### Exercise goal
Reproduce word for word the part of the rows below that opens with the line containing "At what distance" and runs through the final row.

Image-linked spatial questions
+===+

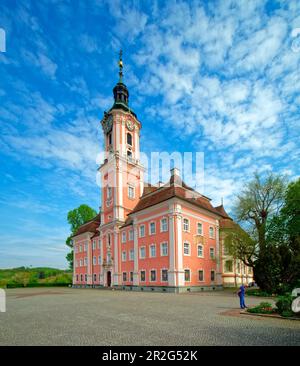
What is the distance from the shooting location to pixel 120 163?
45.1 metres

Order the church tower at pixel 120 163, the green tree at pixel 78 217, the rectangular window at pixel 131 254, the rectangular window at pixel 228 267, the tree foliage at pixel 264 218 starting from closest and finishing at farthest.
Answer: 1. the tree foliage at pixel 264 218
2. the rectangular window at pixel 131 254
3. the rectangular window at pixel 228 267
4. the church tower at pixel 120 163
5. the green tree at pixel 78 217

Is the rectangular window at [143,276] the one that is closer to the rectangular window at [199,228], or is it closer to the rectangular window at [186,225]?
the rectangular window at [186,225]

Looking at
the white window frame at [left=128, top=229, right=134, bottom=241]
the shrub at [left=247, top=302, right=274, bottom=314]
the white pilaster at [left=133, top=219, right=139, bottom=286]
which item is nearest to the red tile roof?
the white pilaster at [left=133, top=219, right=139, bottom=286]

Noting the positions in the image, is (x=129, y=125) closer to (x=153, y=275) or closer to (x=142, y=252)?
(x=142, y=252)

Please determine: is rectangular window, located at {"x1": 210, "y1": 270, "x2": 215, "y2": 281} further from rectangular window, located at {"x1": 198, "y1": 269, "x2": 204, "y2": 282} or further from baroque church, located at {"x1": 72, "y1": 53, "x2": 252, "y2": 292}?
rectangular window, located at {"x1": 198, "y1": 269, "x2": 204, "y2": 282}

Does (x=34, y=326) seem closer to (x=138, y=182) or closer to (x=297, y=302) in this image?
(x=297, y=302)

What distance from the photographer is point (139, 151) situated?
50.3m

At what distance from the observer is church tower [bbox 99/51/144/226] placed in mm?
44469

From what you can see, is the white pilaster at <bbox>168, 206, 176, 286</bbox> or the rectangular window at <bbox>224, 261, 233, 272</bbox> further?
the rectangular window at <bbox>224, 261, 233, 272</bbox>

+===+

### Task response
At what distance from the observer is church tower [bbox 99/51/144/226] placed in mm?
44469

From what you can see, is the white pilaster at <bbox>168, 206, 176, 286</bbox> or the rectangular window at <bbox>224, 261, 233, 272</bbox> further?
the rectangular window at <bbox>224, 261, 233, 272</bbox>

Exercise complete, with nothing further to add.